- Born: 4 August 1903 Wellington, New Zealand
- Died: 5 July 1974 (aged 70) Vaucluse, Sydney
- Occupations: Maritime historian, journalist and author
- Known for: Author of The Convict Ships
- Spouses: ; Coy Catherine Foster-Lynam ​ ​(m. 1923; died 1962)​ ; Ann Graham ​(m. 1964⁠–⁠1974)​
- Children: 1
- Parent(s): Charles Bateson and Alice Lowe, nee Rossiter

= Charles Bateson =

Australian historian and journalist (1903–1974)

Charles Bateson (4 August 1903 – 5 July 1974) was a maritime historian, journalist and author.

== Early life ==
Charles Henry Bateson was born in Wellington, New Zealand, son of Charles Bateson, a company manager born Liverpool, England, and mother Alice Lowe, née Rossiter, from Wales. He was educated at Hurworth school, Taranaki, before migrating to Australia in 1922.

== Career ==

=== Journalist ===
Charles Bateson worked as a journalist for a number of Australian papers. He worked for newspaper proprietor Ezra Norton's "Truth and Sportsman Ltd" becoming a talented administrator and lead writer for the Sydney Truth and Melbourne Truth. After Norton's newspapers were taken over by News Ltd Bateson became editorial manager of Mirror Newspapers Ltd, before helping launch The Australian newspaper.

=== War correspondent ===
Working for the Department of the Interior during World War II first as a publicity officer and then as principal information officer, he later became a war correspondent. It was during this time that he met two pilots in London with whom he collaborated in writing two of his early works as a writer: Spitfires over Malta (1943) and First into Italy (1944).

=== Author ===
After his journalistic career Bateson pursued his interest in writing particularly in the maritime history of Australia and the Pacific. He was editor of The Log, the official journal of the Australian and New Zealand branch of the World Ship Society between 1958 and 1966. Bateson's greatest success came with the publication of The Convict Ships 1787–1868 (first published 1959). Containing a comprehensive list of convict transports to the Australian colonies between 1787 and 1868 this remains the standard reference work of its type, an indispensable tool especially for those researching convict ancestry.
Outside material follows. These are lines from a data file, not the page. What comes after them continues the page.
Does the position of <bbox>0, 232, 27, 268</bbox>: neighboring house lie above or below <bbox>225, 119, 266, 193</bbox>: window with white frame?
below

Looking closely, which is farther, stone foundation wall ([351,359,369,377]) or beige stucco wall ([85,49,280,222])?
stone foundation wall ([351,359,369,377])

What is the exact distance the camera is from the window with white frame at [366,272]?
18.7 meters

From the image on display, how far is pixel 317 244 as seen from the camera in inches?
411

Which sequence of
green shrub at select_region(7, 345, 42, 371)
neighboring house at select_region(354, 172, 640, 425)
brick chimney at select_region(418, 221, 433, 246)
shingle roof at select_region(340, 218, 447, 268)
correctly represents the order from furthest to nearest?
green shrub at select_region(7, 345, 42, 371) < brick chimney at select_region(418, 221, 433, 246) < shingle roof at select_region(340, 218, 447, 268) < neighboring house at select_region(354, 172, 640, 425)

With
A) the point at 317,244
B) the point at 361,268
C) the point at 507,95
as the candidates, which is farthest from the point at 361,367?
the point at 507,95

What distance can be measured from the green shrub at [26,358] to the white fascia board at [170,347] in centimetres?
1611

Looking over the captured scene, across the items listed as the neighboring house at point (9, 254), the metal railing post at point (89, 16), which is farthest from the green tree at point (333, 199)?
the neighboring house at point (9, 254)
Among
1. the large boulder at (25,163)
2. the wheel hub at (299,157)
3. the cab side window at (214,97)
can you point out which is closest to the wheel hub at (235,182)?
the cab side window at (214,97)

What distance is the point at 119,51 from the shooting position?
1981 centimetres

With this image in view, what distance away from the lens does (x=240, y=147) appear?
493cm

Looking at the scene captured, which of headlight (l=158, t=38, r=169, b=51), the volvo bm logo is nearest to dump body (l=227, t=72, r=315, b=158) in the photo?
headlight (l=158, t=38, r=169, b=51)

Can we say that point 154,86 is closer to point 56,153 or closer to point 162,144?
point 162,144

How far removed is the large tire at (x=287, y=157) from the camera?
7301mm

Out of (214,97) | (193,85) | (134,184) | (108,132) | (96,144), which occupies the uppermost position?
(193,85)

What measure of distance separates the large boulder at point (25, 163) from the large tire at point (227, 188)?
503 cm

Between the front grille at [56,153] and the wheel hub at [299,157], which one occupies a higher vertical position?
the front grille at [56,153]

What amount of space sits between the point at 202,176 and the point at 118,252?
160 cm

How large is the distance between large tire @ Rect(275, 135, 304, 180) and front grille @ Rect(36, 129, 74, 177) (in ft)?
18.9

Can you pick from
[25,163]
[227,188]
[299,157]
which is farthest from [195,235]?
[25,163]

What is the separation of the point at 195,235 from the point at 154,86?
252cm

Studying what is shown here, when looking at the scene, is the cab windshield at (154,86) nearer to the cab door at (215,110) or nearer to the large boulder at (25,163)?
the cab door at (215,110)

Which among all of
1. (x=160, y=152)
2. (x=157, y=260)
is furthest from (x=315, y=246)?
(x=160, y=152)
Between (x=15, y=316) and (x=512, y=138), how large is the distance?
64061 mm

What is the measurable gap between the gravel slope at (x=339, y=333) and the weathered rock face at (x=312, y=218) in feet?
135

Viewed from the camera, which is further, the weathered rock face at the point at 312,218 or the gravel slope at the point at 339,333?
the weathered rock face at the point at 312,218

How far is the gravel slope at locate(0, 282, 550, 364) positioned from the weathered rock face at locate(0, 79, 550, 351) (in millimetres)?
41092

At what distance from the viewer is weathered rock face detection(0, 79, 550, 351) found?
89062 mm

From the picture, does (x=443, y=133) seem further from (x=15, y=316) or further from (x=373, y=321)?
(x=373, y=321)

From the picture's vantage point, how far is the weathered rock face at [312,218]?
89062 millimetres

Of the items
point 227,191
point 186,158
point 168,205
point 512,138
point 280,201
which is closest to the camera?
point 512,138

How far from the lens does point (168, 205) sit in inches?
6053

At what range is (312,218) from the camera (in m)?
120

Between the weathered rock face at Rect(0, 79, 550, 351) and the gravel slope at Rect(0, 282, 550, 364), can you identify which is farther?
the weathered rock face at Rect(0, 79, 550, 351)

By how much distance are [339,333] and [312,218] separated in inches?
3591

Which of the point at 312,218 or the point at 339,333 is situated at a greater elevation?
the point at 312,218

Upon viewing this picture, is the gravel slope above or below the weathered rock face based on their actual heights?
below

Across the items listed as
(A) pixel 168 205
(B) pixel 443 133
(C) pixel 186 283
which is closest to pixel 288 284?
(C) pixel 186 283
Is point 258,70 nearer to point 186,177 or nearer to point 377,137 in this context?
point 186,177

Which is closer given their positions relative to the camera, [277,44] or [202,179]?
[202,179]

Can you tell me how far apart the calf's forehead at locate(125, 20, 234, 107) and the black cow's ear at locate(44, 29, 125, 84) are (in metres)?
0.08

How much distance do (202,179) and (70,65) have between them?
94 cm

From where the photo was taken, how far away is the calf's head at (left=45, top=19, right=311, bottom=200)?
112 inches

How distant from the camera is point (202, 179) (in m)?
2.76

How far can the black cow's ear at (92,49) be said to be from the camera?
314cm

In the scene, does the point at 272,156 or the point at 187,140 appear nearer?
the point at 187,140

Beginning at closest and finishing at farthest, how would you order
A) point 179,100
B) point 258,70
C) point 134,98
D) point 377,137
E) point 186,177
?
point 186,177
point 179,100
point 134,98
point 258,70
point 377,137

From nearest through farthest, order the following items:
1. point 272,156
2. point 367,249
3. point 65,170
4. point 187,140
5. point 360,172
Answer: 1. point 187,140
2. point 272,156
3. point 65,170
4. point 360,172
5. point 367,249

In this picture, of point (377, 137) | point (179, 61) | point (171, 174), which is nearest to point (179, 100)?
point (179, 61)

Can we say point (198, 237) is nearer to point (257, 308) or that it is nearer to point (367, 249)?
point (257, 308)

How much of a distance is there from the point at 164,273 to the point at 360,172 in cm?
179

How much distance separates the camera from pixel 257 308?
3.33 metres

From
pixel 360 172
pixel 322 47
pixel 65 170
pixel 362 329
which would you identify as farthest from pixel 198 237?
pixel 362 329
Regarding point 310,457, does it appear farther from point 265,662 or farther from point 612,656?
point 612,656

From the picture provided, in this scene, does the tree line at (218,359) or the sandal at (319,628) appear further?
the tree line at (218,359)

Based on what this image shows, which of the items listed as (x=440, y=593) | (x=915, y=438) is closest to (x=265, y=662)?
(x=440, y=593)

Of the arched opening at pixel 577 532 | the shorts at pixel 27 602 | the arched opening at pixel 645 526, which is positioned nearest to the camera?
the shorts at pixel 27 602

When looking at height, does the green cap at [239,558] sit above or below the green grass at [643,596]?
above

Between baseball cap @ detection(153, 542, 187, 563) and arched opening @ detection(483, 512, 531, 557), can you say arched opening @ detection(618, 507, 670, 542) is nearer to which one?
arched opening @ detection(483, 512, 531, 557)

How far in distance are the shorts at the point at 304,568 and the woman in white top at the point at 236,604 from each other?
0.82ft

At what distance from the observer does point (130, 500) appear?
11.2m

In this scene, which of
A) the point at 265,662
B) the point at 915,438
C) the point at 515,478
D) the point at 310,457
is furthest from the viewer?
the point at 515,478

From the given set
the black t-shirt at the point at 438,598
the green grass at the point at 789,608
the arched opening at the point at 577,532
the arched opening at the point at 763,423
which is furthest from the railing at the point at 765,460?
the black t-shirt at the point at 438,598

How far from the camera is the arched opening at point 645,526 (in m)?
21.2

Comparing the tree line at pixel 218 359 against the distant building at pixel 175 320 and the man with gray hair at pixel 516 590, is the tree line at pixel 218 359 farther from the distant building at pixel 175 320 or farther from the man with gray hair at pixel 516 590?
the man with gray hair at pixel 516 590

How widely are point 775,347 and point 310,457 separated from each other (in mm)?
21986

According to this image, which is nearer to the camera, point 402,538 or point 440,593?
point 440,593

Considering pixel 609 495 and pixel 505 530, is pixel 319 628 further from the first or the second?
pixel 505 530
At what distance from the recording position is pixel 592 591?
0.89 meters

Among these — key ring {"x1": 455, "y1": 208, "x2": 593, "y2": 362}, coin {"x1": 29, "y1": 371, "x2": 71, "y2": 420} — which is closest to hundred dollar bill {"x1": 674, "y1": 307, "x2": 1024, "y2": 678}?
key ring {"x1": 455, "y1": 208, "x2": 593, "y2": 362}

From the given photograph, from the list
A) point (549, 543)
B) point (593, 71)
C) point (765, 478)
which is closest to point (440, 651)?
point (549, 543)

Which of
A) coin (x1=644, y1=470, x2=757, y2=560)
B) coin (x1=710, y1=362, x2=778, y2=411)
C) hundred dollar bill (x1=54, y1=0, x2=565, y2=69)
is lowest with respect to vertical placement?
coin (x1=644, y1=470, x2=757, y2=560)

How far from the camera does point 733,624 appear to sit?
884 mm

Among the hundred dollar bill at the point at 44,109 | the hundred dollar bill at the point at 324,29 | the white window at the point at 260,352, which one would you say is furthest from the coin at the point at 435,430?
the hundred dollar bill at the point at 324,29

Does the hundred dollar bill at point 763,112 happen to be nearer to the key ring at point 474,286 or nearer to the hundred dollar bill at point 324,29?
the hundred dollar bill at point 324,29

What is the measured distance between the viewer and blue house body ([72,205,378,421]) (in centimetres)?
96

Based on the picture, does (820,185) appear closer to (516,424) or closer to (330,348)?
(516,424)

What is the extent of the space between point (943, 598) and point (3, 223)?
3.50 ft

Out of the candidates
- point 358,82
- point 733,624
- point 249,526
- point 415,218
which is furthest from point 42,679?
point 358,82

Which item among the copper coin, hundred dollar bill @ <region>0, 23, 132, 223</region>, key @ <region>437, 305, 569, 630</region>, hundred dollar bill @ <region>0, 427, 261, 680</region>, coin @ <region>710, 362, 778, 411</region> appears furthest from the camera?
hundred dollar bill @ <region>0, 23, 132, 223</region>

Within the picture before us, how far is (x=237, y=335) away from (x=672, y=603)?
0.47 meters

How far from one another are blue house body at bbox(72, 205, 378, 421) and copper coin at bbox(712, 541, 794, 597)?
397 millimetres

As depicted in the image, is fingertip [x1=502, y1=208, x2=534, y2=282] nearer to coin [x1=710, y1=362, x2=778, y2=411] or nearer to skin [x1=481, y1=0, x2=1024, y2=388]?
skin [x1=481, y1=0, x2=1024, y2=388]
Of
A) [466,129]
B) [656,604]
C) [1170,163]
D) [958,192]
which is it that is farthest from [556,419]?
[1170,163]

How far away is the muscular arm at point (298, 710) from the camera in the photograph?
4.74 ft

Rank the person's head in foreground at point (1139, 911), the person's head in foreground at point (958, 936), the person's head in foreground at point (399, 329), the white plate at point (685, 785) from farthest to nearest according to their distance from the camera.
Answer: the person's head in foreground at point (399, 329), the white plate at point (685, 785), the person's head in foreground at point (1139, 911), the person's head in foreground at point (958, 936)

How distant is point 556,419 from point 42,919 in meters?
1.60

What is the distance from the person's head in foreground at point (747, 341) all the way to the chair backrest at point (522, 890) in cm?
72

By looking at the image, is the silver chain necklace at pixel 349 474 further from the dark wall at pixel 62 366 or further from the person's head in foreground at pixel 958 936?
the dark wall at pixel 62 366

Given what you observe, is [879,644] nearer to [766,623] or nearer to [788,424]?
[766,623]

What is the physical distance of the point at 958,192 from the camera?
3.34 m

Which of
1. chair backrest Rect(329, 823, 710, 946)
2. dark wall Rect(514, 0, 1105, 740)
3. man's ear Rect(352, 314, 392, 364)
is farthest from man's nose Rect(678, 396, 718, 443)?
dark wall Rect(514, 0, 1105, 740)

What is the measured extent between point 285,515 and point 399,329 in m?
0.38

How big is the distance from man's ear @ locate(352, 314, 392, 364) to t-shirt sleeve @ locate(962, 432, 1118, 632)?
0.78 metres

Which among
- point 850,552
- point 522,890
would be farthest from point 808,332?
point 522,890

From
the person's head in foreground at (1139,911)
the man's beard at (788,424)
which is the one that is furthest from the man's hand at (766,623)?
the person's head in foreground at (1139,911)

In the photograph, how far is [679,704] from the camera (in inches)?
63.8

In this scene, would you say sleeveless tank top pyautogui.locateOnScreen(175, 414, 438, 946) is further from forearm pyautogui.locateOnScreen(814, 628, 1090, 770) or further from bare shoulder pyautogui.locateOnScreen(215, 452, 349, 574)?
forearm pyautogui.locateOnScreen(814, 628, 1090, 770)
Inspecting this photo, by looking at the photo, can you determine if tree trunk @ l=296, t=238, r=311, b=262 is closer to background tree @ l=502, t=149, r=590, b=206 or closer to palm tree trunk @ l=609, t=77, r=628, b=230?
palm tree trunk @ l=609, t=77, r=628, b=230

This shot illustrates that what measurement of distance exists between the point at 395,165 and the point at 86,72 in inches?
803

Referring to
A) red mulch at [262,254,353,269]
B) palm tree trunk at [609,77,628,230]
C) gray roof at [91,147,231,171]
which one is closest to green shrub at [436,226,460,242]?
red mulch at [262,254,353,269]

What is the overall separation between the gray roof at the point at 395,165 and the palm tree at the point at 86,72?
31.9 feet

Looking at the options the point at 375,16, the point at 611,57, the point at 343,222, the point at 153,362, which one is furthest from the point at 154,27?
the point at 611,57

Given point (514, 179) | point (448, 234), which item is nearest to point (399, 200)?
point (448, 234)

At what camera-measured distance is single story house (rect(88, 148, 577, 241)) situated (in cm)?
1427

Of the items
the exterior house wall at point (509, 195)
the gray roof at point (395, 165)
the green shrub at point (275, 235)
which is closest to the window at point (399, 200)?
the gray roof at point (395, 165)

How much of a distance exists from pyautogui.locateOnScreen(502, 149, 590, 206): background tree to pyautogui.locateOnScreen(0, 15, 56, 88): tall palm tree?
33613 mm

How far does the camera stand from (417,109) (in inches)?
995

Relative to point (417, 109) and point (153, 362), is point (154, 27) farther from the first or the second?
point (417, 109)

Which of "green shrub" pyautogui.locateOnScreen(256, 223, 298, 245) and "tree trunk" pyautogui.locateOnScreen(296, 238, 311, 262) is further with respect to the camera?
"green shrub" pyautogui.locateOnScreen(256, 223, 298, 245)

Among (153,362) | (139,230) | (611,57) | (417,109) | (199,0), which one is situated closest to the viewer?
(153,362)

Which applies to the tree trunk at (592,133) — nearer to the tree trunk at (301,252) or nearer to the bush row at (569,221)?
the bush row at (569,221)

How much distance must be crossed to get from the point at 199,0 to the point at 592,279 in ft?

Another publishing success came with Australian Shipwrecks (1972). Bateson completed the first volume in what was to be a six volume series of books on maritime disasters in Australia. After his death the series was completed by Jack Loney.

Bateson bequeathed his collection of 1300 books and his personal papers to the Mitchell Library, State Library of New South Wales.

==List of works==
- Spitfires over Malta (1943)
- First into Italy (1944)
- The Convict Ships 1788–1868 (1959)
- Gold fleet for California: forty-niners from Australia and New Zealand (1964)
- Patrick Logan – tyrant of Brisbane Town (1966)
- The War with Japan: a concise history (1968)
- Early sailor (1968)
- Early soldier (1968)
- Early surveyor (1970)
- A Chartmaker (1972)
- A Gold commissioner (1972)
- Australian Shipwrecks v1: 1622–1850 (1972)
- Dire Strait: a history of Bass Strait (1973)

== Personal life ==
Shortly after arriving in Australia, Bateson met and married journalist Coy Catherine Foster-Lynam on 27 August 1923 at St Peter's Anglican Church East Sydney. Bateson pursued his interests in military, naval and maritime history throughout his life particularly in retirement and was a member of the Royal Australian Historical Society.

Bateson died of coronary vascular disease at Vaucluse in Sydney on 5 July 1974, survived by his second wife Ann and daughter Louise of his first marriage.